# Sears J.C. Higgins Information



## squiggy (Mar 25, 2010)

I'm new to this forum so if I'm not at the right place, don't yell too loud. I just recently found a J.C. Higgins bicycle like my parents bought for me for Christmas in either 1961 or 62. It has what I think is a serial number stamped on the left rear frame work. it is as follows. 502 86622. 614593. It has spaces between the numbers just as I have typed them, they are not together. Can someone PLEASE tell me the age of manufacture of this bike? I have been able to narrow it down to one thing, It was called a Flightliner. I plan to restore it to it's original condition. Everything is perfect as far as the metal work. The plastic headlight lens are broken, that's about all. Does anyone know where I can find those? On the top of the chrome headlight housing there is a small "dime" size circle imprinted into the metal. I'm assuming that there was some sort of sticker placed in there. Can someone tell me what that was and what it looked like. I know that I'm full of questions about this bike but I have been searching for a month trying to find someone that can supply info on this.[/B]


----------



## Adamtinkerer (Mar 25, 2010)

Flightliners were offered in the catalogs from 1958-1963. The Spaceliner replaced it for the most part in 64, though they still used the same Flightliner frame and tank into the later 60s. Later bikes only have the Sears name, so your bike is probably 63 or older. Usually, the middle number is the catalog number, and you can match them up to original pages reprinted in the Elgin/JC Higgins/Hawthorne book. Those numbers were in the 4000 series, though the # on the bike often has 5 digits. 4662 is the # of a 63 with 24" wheels and single speed hub. That 8 throws things off. Pics of the bike may help. Also, the decal on top of the headlight said 'Sears'. You may be able to find parts on ebay, but would likely have to buy a whole tank. No one's reproduced the lenses for these yet, so they're mighty rare!


----------



## partsguy (Mar 25, 2010)

Umm...I have a FLIGHTliner from 1966.


----------



## Adamtinkerer (Mar 26, 2010)

Umm...I have a FLIGHTliner from 1966. 
I did say they used the FL frame and tank into the later 60s. I have one which has the painted 'fin' style Murray chainguard, and it just says Sears on it. 
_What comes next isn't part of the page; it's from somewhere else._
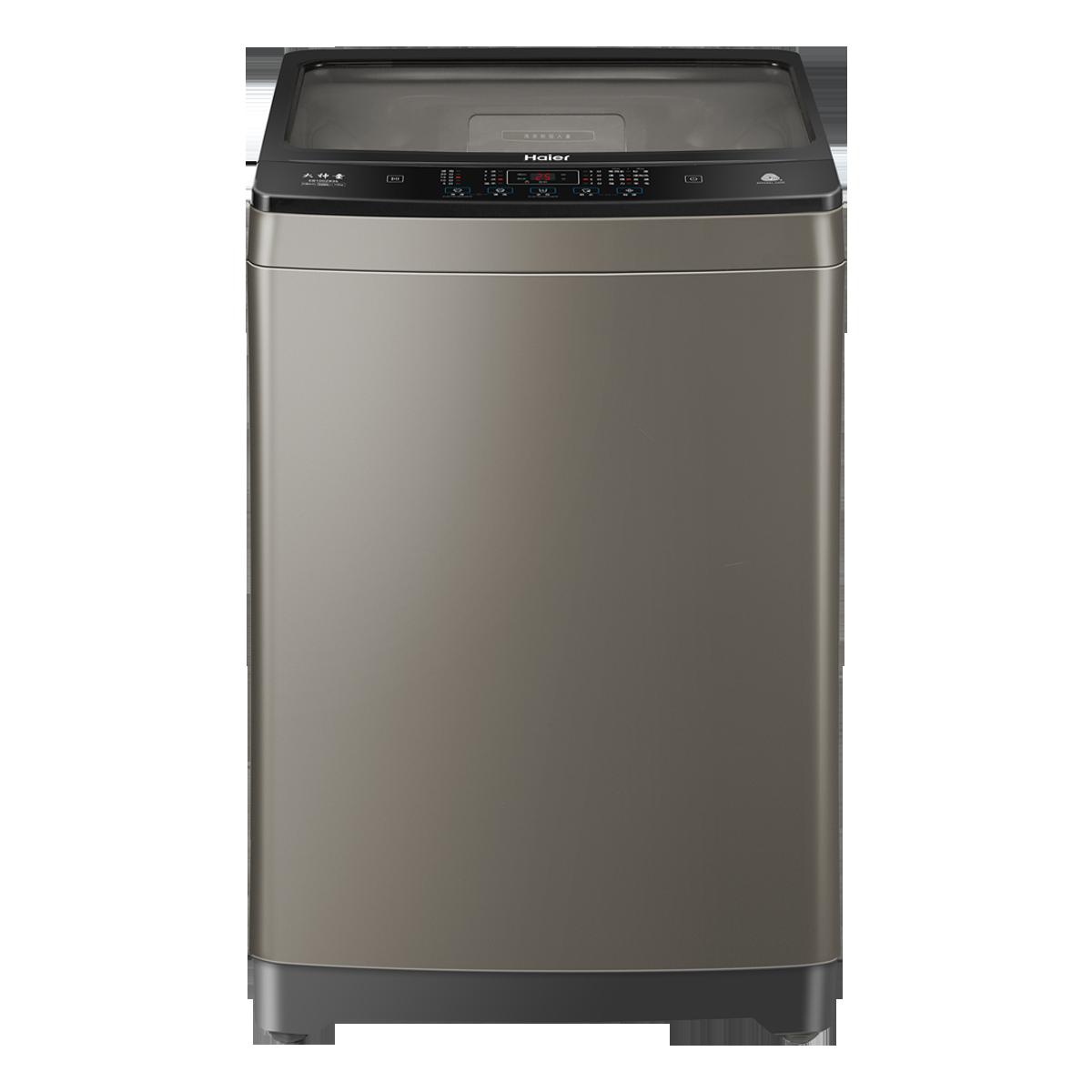 海尔Haier洗衣机 EB100Z836 说明书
 I haven't seen any later bikes with the actual FL name on them, or in the book. Of course, that doesn't mean they aren't out there! ..If Squiggy's bike has the JC Higgins name on it, it's likely a 63 or older. Nothing's really definite in this hobby, some bike will always turn up that defies the norm!


----------



## partsguy (Mar 27, 2010)

My bike had the Flightliner chaingaurd (all chrome), was sold by Sears AND when it waspulled from the barn for the first time, it still had one of the braces from the Flightliner/Spaceliner style rack.
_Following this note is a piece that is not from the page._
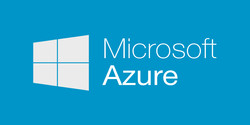 microsoft-azure-logo-artik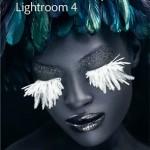 Lightroom4のソフト校正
In 1966, Spaceliners had the, what I call, "3rd generation design" chaingaurd. The style with the slots cut into it. Yet, the lower line Flightliners (never called that in the '66 book, but I think I can make out the chaingaurd lettering) still had the older 2nd gen. chaingaurds.


----------



## squiggy (Mar 28, 2010)

*J.C. Higgins Flightliner*

Hey, thanks for the info. I guess i'm going to have to take a couple of pics and post. Maybe I can get some better info on it. I don't know if I can describe this or not but the bike that I have is the one that has a white tank with the words "J C Higgins on each side with two small headlights on the front. The switch for the lights is located on the right, top side of the tank. The bike has the all chrome chain guard with a white stripe across the top and a couple of the letters are still somewhat readable which spelled out, what I think was "Flightliner". I may be wrong. 
If I am able to post a couple of pics, can you posibabaly assist me in inedtifying it?

Thanks;
Squiggy


----------



## Loricl (Mar 30, 2010)

*what year is this bike from*

I have a J.C. Higgins Flightliner that I would like help with also. I think there is a no# 50246011450112 on it.  a bike place told me that once.  I was wondering what year it is and what it is worth?


----------



## Loricl (Mar 30, 2010)

Does it look my pic I just posted?


----------



## squiggy (Apr 1, 2010)

*J.C. Higgins Bike*

Yes, my bike looks just like yours only it has the middle bar for a boy and the tank where the light is goes from front to almost the seat post and is red. I'm told by some folks that the serial number that is stamped on the left rear frame assembly contains the year of manufacture. The number is suppose to contain an extra digit that was placed there by sears and if that digit is omitted, one would have the year of manufacture. For instance mine has the following number: 502   86622    614593. If you will notice the 86622 in my number. I was told that my bike was manufactured on the 8TH month of the year 1966 on the 22ND Day.
    I find this hard to believe. I think either someone was giving the wrong info or they just plain didn't know what they were talking about, and the reason I say this is I'm 57 years old. My mother and father bought me a bike identical to the one I have for Christmas, 1961.
   I like you, would like very much to find someone that can assist me with my bike as well as yours. I did however find someone that can make me new headlight lenses for my bike. I have looked for two months for someone that would have some lenses in mothballs somewhere and have came up empty each time.


----------



## partsguy (Apr 2, 2010)

The second set of numbers is the catalog number and the third set is an unknown set. It could mean anything, production sequence, date, whatever. But, to get the exact year, you will need to find some old Sears catalogs and match up the second set of numbers with the numbers in the catlogs. Mine matches best with 1966.


----------



## missmia (Jan 25, 2011)

*RE: J.C. Higgins Bike*

Squiggy. I think I have the same bike as you. Did you get the headlight lenses made? How did they turn out? I'm looking for lenses...and the battery housing...and the switch...and the chain guard. I'm very knew to vintage bikes so searching for parts has definitely been a challenge.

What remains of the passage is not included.